→ EXERCISES
**a.** Set down the part of the DAI stablecoin text starting at "Stablecoin cryptocurrency" and ending at "its smart contracts.", word for word.
**b.** Answer these questions from the DAI stablecoin text.
(i) In what year was MakerDAO formed?
(ii) On what date was DAI launched on the main Ethereum network?
(iii) What name did MakerDAO take when it was rebranded in August 2024?

→ EXERCISE TEXT
Stablecoin cryptocurrency

DAI (or DAI, formerly Sai or SAI) is a stablecoin token on the Ethereum blockchain which uses smart contracts designed to control supply to keep its value as close to one United States dollar as possible. DAI is maintained and regulated by MakerDAO, a decentralized autonomous organization composed of the owners of its governance token, MKR, who may propose and vote on changes to certain parameters in its smart contracts.

MakerDAO was described in a 2020 Bloomberg article as the first example of a decentralized application to receive significant adoption. In August 2024 MakerDAO was rebranded as Sky.

== History ==
MakerDAO was formed in 2014 by Danish entrepreneur Rune Christensen. According to Christensen, the name of the cryptocurrency is based on the Chinese character 貸, which he translated as "to lend or to provide capital for a loan". MakerDAO was one of the earliest apps in decentralized finance, allowing users to trade and lend money to each other without intermediaries. Its stablecoin DAI is crypto-backed, most commonly with ether, although it is still pegged to the US dollar. Unlike centralized stablecoins, DAI issuance isn't controlled by one entity.

On December 18, 2017, DAI was launched on the main Ethereum network. The price of DAI was successfully kept close to one US dollar during its first year of existence, even though the price of Ether, the only collateral available at the time, declined by more than 80% during the same time period.

In September 2018, venture capital firm Andreessen Horowitz invested $15 million in MakerDAO by purchasing 6% of all MKR tokens.

In 2018, MakerDAO formed the Maker Foundation, run from Copenhagen, which funds projects in the system, such as the writing of code needed for the platform to function and adapt.

(Records from a collection)
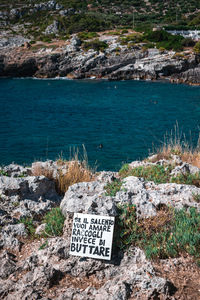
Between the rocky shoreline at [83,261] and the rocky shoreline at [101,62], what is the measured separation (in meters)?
35.6

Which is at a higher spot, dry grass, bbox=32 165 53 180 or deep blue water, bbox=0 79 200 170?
dry grass, bbox=32 165 53 180

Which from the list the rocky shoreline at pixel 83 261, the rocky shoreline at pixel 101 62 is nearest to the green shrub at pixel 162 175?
the rocky shoreline at pixel 83 261

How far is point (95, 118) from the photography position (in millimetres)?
24734

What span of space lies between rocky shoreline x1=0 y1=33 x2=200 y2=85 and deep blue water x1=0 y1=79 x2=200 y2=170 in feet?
11.3

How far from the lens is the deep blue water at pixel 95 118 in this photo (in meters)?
17.5

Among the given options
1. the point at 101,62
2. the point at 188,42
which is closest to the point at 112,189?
the point at 101,62

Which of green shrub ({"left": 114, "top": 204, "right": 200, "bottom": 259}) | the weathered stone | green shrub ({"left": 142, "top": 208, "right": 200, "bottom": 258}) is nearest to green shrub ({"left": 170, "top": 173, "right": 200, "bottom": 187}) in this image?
green shrub ({"left": 114, "top": 204, "right": 200, "bottom": 259})

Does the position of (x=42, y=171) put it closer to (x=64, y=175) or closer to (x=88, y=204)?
(x=64, y=175)

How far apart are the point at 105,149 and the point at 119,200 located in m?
12.8

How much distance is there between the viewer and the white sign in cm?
399

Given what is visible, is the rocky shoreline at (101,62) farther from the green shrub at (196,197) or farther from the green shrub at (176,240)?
the green shrub at (176,240)

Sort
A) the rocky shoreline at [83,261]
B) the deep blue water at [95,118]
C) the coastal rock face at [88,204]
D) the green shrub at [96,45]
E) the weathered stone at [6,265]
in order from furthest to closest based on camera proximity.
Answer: the green shrub at [96,45], the deep blue water at [95,118], the coastal rock face at [88,204], the weathered stone at [6,265], the rocky shoreline at [83,261]

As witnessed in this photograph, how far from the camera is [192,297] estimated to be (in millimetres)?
3379

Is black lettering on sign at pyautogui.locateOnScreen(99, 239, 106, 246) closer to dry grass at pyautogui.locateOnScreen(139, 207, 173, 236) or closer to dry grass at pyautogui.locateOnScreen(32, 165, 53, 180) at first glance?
dry grass at pyautogui.locateOnScreen(139, 207, 173, 236)
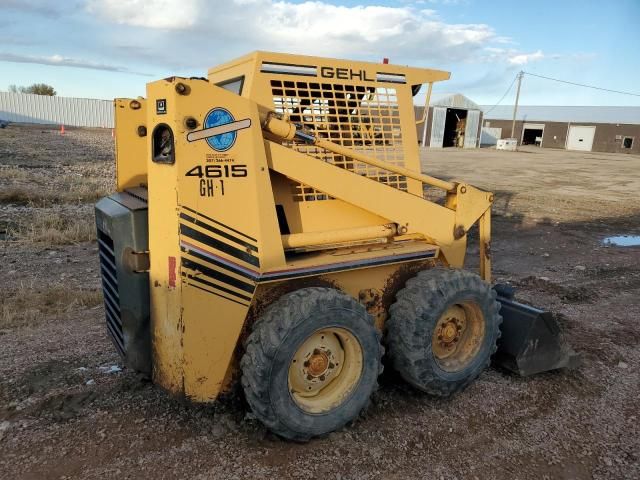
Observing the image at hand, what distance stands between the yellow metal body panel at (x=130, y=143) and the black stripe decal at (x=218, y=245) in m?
1.24

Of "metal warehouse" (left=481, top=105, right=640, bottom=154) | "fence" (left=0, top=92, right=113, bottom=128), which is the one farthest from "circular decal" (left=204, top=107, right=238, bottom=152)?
"metal warehouse" (left=481, top=105, right=640, bottom=154)

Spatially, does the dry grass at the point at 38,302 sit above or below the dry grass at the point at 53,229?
below

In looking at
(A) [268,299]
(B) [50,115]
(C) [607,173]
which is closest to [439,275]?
(A) [268,299]

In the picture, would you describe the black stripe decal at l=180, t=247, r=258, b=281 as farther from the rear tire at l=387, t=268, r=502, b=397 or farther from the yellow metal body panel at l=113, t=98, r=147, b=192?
the yellow metal body panel at l=113, t=98, r=147, b=192

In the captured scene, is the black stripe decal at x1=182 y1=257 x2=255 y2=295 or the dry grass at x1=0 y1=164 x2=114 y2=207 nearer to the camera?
the black stripe decal at x1=182 y1=257 x2=255 y2=295

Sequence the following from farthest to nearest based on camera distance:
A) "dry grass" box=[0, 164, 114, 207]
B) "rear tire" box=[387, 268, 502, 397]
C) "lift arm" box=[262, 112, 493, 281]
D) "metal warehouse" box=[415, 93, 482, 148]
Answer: "metal warehouse" box=[415, 93, 482, 148] → "dry grass" box=[0, 164, 114, 207] → "rear tire" box=[387, 268, 502, 397] → "lift arm" box=[262, 112, 493, 281]

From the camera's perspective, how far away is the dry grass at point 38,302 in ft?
15.9

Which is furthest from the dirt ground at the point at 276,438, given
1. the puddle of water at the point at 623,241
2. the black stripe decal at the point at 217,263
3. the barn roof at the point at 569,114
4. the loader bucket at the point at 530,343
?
the barn roof at the point at 569,114

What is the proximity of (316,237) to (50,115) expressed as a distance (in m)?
52.4

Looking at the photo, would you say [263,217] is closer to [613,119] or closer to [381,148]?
[381,148]

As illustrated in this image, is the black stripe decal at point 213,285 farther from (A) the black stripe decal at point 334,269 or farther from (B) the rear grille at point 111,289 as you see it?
(B) the rear grille at point 111,289

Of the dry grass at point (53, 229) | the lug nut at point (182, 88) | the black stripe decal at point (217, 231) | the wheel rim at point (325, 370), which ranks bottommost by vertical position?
the dry grass at point (53, 229)

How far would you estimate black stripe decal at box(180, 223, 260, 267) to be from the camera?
2736mm

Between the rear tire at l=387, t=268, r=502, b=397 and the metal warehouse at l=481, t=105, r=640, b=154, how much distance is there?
52.3 metres
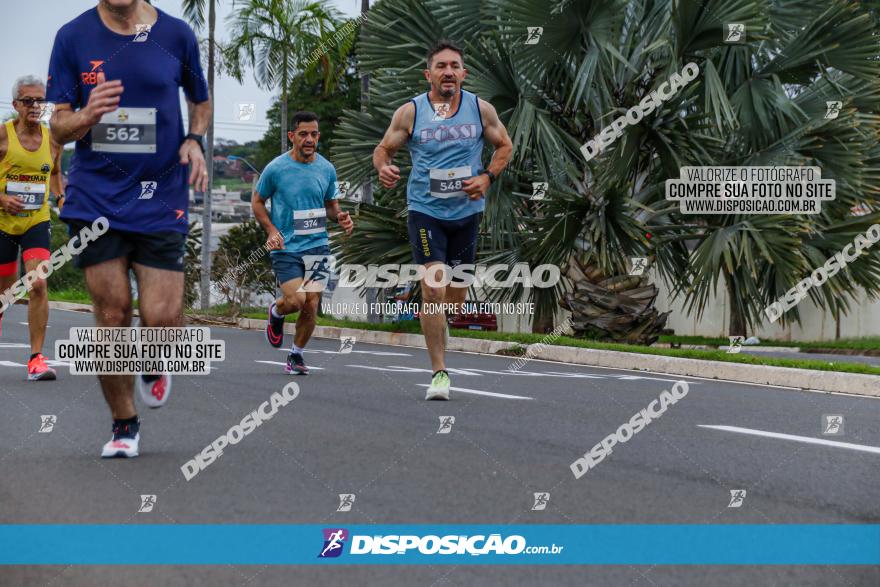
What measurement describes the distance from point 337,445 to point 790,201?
9.78 m

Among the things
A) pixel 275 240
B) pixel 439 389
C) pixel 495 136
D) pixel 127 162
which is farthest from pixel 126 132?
pixel 275 240

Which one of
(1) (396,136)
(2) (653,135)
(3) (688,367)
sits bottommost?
(3) (688,367)

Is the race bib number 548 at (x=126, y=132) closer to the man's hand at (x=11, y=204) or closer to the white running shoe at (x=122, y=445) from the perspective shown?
the white running shoe at (x=122, y=445)

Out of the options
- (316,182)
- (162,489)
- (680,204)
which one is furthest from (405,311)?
(162,489)

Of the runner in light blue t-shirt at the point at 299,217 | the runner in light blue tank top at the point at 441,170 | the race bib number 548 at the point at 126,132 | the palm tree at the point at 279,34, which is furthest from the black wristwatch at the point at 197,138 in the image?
the palm tree at the point at 279,34

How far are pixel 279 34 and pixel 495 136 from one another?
23.3m

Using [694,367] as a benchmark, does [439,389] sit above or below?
above

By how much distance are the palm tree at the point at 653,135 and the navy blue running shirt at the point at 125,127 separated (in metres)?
8.67

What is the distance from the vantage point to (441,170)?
8.24 metres

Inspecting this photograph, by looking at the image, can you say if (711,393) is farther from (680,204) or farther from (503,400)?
(680,204)

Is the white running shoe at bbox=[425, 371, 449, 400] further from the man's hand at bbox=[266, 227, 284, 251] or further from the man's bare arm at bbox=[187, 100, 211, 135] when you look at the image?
the man's bare arm at bbox=[187, 100, 211, 135]

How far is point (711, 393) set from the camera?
933cm

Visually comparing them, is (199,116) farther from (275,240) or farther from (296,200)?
(296,200)

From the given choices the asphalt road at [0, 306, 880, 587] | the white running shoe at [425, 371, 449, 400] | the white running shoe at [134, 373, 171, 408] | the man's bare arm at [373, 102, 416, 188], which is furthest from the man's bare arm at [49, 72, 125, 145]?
the white running shoe at [425, 371, 449, 400]
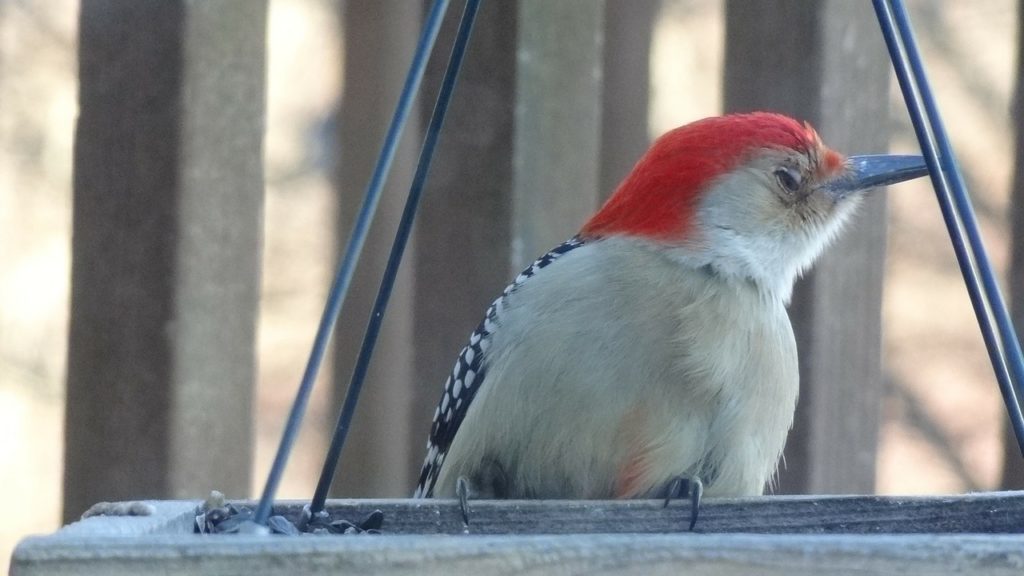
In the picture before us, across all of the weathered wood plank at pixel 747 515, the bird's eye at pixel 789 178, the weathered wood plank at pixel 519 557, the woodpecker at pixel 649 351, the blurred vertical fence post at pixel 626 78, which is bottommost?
the weathered wood plank at pixel 747 515

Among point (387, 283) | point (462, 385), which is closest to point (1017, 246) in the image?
point (462, 385)

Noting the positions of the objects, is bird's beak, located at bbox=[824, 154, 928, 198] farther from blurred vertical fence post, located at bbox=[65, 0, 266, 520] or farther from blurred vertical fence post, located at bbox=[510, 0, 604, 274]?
blurred vertical fence post, located at bbox=[65, 0, 266, 520]

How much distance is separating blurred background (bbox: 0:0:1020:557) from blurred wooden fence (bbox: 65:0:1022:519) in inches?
0.6

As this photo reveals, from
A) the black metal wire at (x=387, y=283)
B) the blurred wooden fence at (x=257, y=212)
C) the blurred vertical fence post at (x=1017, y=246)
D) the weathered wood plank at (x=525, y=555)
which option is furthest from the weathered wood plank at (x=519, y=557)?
the blurred vertical fence post at (x=1017, y=246)

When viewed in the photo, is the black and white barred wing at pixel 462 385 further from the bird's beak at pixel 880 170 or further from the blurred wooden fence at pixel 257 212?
the bird's beak at pixel 880 170

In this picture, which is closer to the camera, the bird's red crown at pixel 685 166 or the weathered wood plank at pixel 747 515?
the weathered wood plank at pixel 747 515

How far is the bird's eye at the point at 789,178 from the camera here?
10.8 ft

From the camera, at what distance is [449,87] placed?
7.25 feet

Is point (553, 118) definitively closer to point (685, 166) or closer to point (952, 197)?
point (685, 166)

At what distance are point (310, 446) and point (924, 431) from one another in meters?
2.88

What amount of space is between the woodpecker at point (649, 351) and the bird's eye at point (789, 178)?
0.32 feet

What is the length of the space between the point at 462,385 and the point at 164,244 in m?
0.69

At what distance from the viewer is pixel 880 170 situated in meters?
3.06

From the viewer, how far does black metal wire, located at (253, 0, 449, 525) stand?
191cm
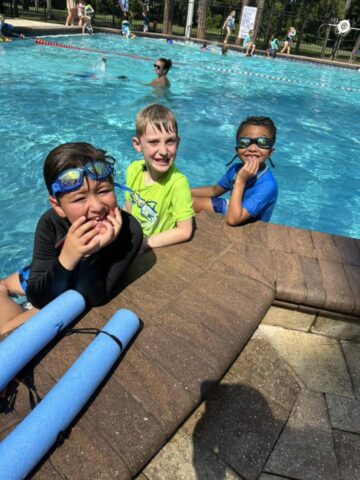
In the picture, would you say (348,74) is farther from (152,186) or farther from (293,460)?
A: (293,460)

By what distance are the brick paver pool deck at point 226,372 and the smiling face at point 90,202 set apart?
0.59 metres

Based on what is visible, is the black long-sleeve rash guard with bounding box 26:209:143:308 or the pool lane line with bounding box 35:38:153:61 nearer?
the black long-sleeve rash guard with bounding box 26:209:143:308

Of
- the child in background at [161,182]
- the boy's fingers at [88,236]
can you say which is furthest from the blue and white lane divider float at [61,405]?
the child in background at [161,182]

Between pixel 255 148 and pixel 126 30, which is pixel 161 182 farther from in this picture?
pixel 126 30

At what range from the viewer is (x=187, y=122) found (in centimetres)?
919

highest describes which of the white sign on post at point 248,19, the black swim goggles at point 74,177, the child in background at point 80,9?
the white sign on post at point 248,19

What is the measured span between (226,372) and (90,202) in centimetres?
124

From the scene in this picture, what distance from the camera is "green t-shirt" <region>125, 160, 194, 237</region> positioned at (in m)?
2.66

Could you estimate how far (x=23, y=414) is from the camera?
1.55 meters

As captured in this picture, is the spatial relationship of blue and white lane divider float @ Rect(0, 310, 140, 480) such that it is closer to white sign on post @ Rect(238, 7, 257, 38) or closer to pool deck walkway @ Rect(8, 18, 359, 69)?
pool deck walkway @ Rect(8, 18, 359, 69)

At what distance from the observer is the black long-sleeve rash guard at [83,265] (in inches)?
78.2

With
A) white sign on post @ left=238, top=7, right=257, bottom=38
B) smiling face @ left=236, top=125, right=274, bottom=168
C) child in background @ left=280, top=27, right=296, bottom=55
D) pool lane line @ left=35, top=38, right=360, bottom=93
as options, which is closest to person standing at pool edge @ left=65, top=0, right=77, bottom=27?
pool lane line @ left=35, top=38, right=360, bottom=93

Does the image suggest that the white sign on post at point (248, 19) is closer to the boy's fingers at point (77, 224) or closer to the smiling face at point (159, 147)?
the smiling face at point (159, 147)

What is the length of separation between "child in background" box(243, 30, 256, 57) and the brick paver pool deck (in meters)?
22.2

→ EXERCISE RESPONSES
**a.**
Stablecoin cryptocurrency

DAI (or DAI, formerly Sai or SAI) is a stablecoin token on the Ethereum blockchain which uses smart contracts designed to control supply to keep its value as close to one United States dollar as possible. DAI is maintained and regulated by MakerDAO, a decentralized autonomous organization composed of the owners of its governance token, MKR, who may propose and vote on changes to certain parameters in its smart contracts.

**b.**
(i) 2014
(ii) December 18, 2017
(iii) Sky